In the bad old days, when prosecution minded judges expected juries, who were there simply as window dressing, to do as they were told, there were a number of high profile miscarriages, the most notable of which remains the conviction and execution of Derek Bentley back in 1953. Lord Goddard, the trial judge, entered the evidential arena with all guns blazing, and was roundly criticised in the Court of Appeal some 45 years later, and rightly so, but too little too late.

Trials are getting longer and longer, although fewer and fewer able barristers are willing to conduct them at today’s knock down prices. A belt and braces approach routinely adopted by the prosecution leads to prolixity, which is counter productive, bearing in mind that the attention span of the average juror is in the region of ten minutes.
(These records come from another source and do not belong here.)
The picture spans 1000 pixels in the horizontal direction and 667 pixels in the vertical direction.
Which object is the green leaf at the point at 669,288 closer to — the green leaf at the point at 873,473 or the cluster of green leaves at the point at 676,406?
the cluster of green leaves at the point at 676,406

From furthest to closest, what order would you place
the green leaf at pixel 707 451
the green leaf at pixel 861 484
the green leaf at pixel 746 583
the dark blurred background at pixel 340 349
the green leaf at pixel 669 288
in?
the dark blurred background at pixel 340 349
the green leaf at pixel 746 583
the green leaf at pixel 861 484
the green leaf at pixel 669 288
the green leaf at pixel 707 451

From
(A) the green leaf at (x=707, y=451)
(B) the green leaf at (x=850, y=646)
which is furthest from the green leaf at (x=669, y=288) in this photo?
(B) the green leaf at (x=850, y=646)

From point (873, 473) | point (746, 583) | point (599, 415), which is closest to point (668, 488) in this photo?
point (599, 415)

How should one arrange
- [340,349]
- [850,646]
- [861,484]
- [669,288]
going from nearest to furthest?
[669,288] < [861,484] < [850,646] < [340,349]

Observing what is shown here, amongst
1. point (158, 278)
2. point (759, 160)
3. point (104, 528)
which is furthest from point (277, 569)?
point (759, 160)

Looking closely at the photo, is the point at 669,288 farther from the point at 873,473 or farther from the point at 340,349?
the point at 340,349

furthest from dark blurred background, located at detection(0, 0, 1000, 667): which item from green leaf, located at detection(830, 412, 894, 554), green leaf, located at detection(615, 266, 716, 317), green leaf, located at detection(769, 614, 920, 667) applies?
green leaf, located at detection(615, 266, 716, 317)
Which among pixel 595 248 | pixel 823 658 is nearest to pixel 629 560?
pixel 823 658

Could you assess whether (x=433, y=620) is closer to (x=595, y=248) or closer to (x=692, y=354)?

So is there a strong case for keeping trial by jury as we have it? Are these twelve honest men and true the bedrock of a civilised society and the bulwark against executive interference? I have my doubts. Judges, sitting with lay assessors where needed, are far better qualified to get at the truth, so long as they give detailed and reasoned judgments for their findings, as happens in the Court of Appeal. Conversely, juries are never required to give their reasons in support of their verdict.

With the abolition of trial by jury, potentially long trials will shorten dramatically, thereby saving the hard pressed taxpayer a fortune. So the choice is clear. Either embrace the American system of trial by jury, or abolish it as unworkable and unreliable.